Michael
Michael

Reputation: 7397

Multiprocessing process intermediate output

I have a function that loads data and loops through times e.g.

def calculate_profit(account):
    account_data = load(account) #very expensive operation
    for day in account_data.days:
        print(account_data.get(day).profit)

Because the loading of the data is expensive it makes sense to use joblib/multiprocessing to do something like this:

arr = [account1, account2, account3, ...]
joblib.Parallel(n_jobs=-1)(delayed(calculate_profit)(arr))

However, I have another expensive function that I would like to apply on the intermediate results of the calculate_profit function. For example, assume that it is an expensive operation to sum up all of the profit and process it/post it to website/etc. Also I need the previous day's profits to calculate the profit change in this function.

def expensive_sum(prev_day_profits, *account_profits):
    total_profit_today = sum(account_profits)
    profit_difference = total_profit_today - prev_day_profits

    #some other expensive operation
    #more expensive operations

So I would like to

  1. Run the multiprocessing processes in parallel (to lessen the load of loading in all of the expensive account data)
  2. Once each multiprocessing process hits a predefined point (e.g. finished one iteration of the loop), return those intermediate values to another function (expensive_sum) to process - assume that each individual multiprocessing process cannot continue until expensive_sum returns
  3. HOWEVER, I want to keep the multiprocessing processes alive so that I don't have to reinitialize them (reducing that overhead)
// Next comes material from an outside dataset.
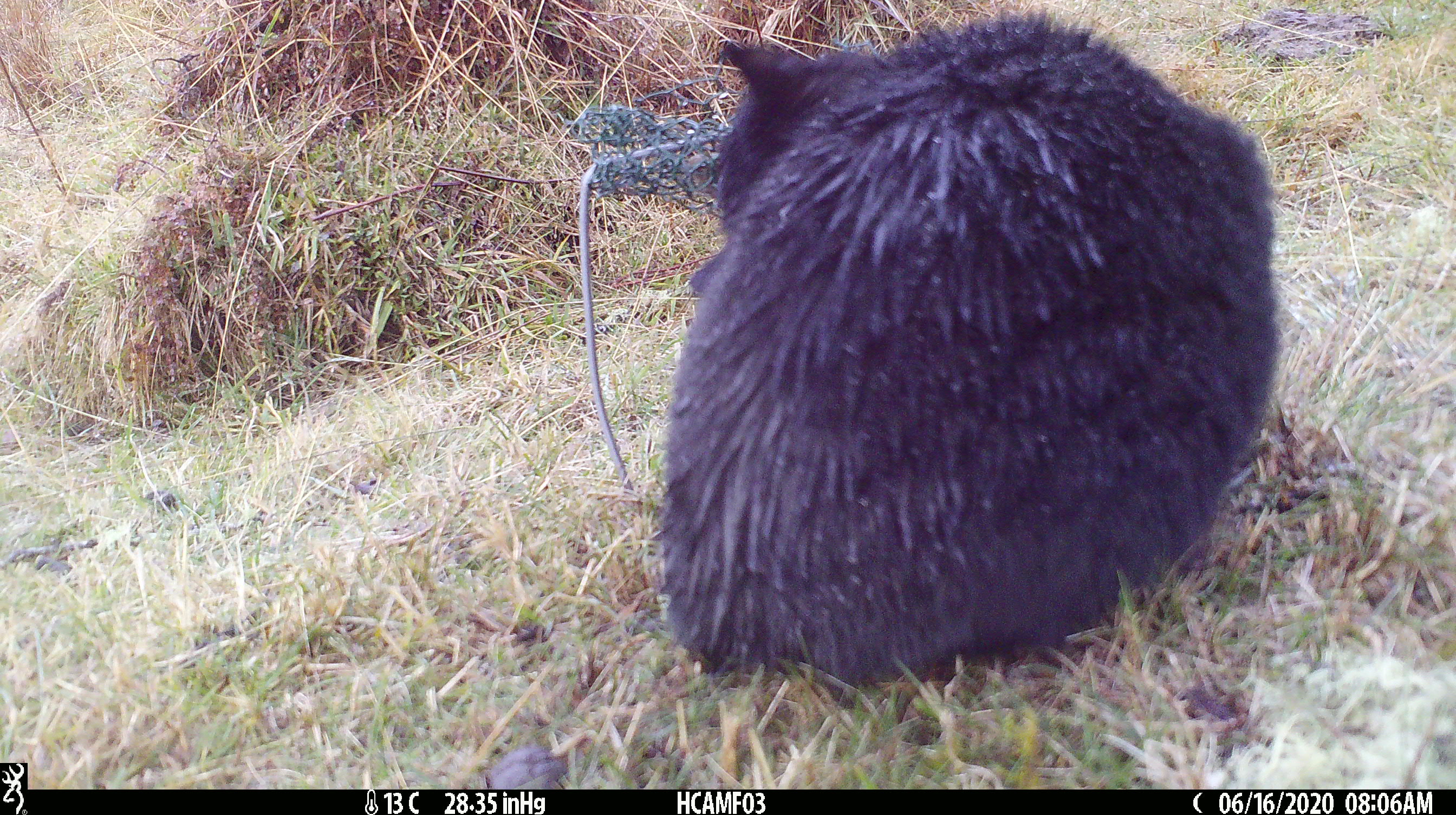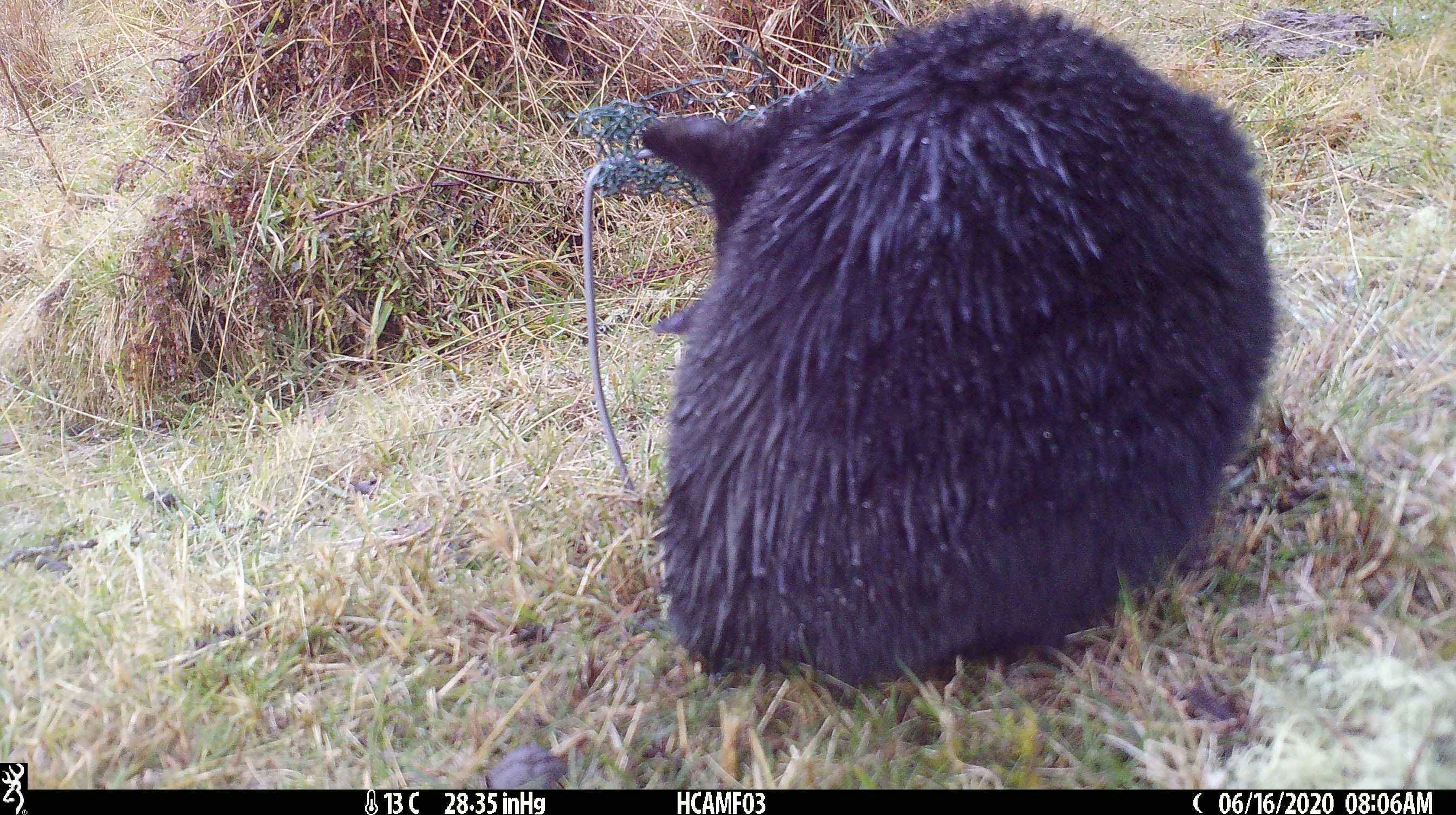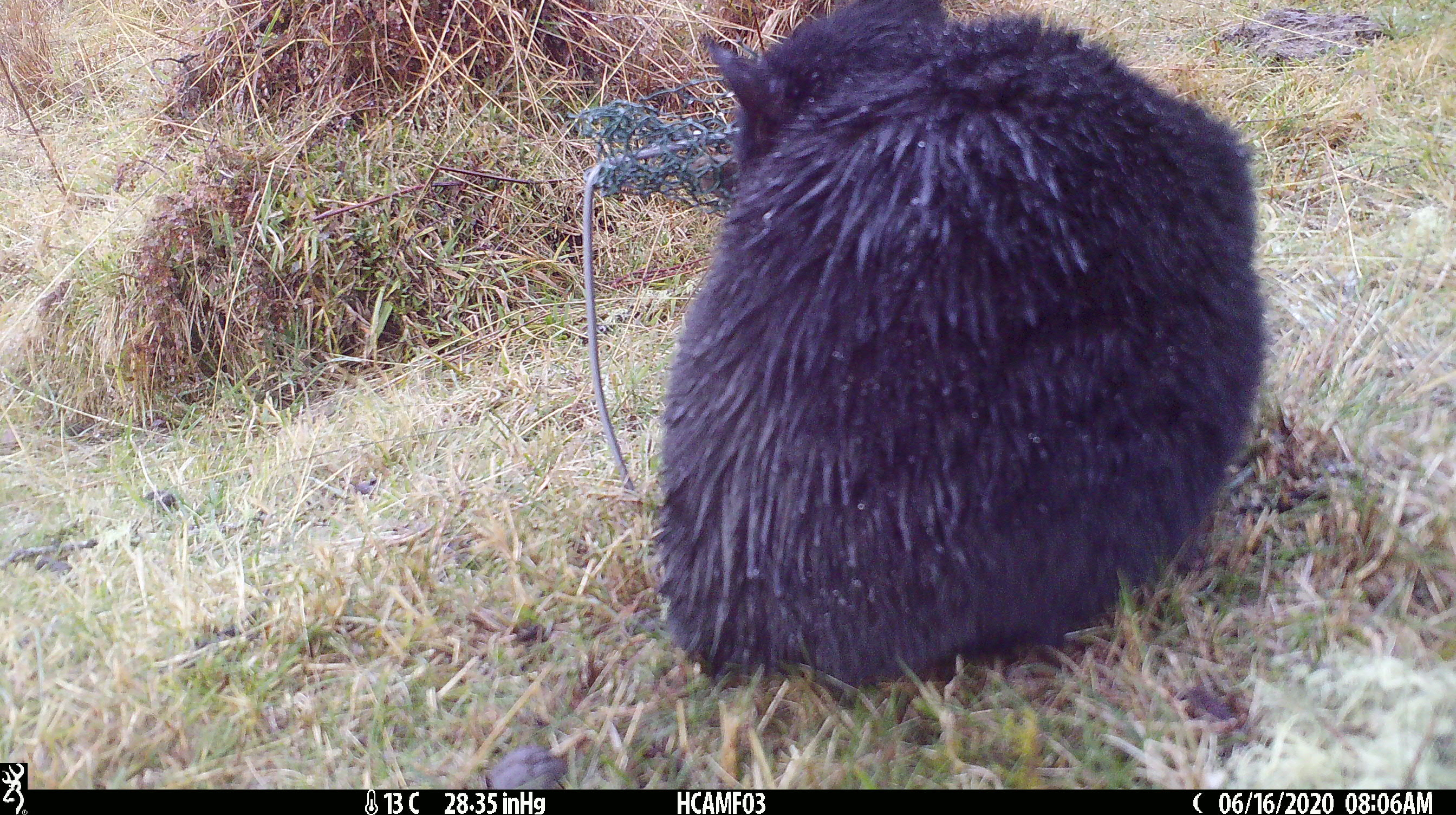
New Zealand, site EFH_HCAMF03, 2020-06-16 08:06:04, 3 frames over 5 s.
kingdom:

Is there any way to do this?

Upvotes: 1

Views: 417

Answers (1)

vks
vks

Reputation: 67988

from multiprocessing import Manager
queue = manager.Queue()

Once each multiprocessing process hits a predefined point do

queue.put(item)

Meanwhile the other expensive function does

queue.get(item)  ==>  blocking call for get

The expensive function waits on get and goes ahead when it gets a value processes it and again waits on get

Upvotes: 1

Related Questions